According to this, 80 percent of people were protected from symptomatic illness if, 28 days after the second vaccination, IgG antibodies against the corona spike protein in the amount of 264 binding antibody units per milliliter of blood were found. IgG antibodies are formed around three weeks after initial contact with the pathogen. If another infection occurs as a result, the body is able to “remember” this contact and quickly form the appropriate antibodies.
Immune correlate: uncertainties remain
The research team determined another value for antibodies that act against the receptor-binding domain (RBD). The RBD is found in the spike proteins of viruses. It decides where on the surface structure of the host cell the virus attacks. If the antibody level of the anti-RBD-IgG is 506 per milliliter of blood, then there is also 80 percent protection. The researchers were unable to set a limit value for asymptomatic diseases.
Researchers have already come to similar results for the vaccine from Moderna. So far, however, this study is only available as a preprint and has not yet been checked by independent experts. It should be noted that in both studies the confidence intervals for the values determined are very large – so there is even greater uncertainty about the actual level of the immune correlate. A confidence interval is the confidence interval of measured values that provides information about the precision or inaccuracy of a measured value
The study from Great Britain therefore provides initial indications, but nothing more. The study mainly enrolled white subjects from the United Kingdom. The participants who became infected in the further course were mainly infected with the alpha variant that was circulating there at the time. In regions in which this variant is not predominant, the scientists restrict, “the modeled relationships between immune markers and disease outcomes shown here may not apply”. The same applies with regard to protection after a first vaccination dose of the same vaccine or with regard to other vaccines. The results relate solely to sample analysis after two vaccinations with Vaxzevria from Astrazeneca. Since only a few older adults took part in the study, no statements can be made as to whether the age structure has an influence on the results.
“Not translatable into clinical practice”
“In general, it is important that at some point we can define an immune correlate in order to make immunity to SARS-CoV-2 measurable,” says Carsten Watzl, head of the immunology research division at TU Dortmund. Such a value is useful for predicting how long one will be protected, for example who will need a third dose of the vaccine. Watzl classifies the study as an initial value for immune protection. As antibody tests have been standardized and antibody levels have been standardized, data from different studies, such as those on the Astrazeneca and Moderna vaccines, could be compared. However, several such studies will still be needed before a final limit value can be set.

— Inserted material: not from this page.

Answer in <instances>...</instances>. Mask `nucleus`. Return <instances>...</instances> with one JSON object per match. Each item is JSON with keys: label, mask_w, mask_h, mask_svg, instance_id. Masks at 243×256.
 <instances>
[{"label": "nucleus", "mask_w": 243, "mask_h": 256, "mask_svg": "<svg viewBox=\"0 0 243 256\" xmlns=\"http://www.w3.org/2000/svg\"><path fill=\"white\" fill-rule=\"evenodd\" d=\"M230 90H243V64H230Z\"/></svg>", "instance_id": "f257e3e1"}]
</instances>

Antibody titers can be measured relatively easily and precisely in practice, insofar as this is an important study, says Bernd Salzberger, head of the Infectious Diseases Department at the Regensburg University Hospital and chairman of the German Society for Infectious Diseases. However, he points out that the statistical reliability of the data is still low. “To get more accurate estimates, much larger patient populations have to be examined,” he says. In addition, the study does not take into account any time factor – i.e. a decrease in the protective effect over time.
“With these restrictions, the results can by no means be translated into clinical practice: It is not possible to draw conclusions about the parameters used in the study from a daily titer value,” he said. Calculating an individual protection value on the basis of this evaluation is therefore nonsensical, and also because of the large confidence intervals, “he says. In other words: Salzberger advises against having the antibody titers determined individually and deriving a protective effect on the basis of the study results.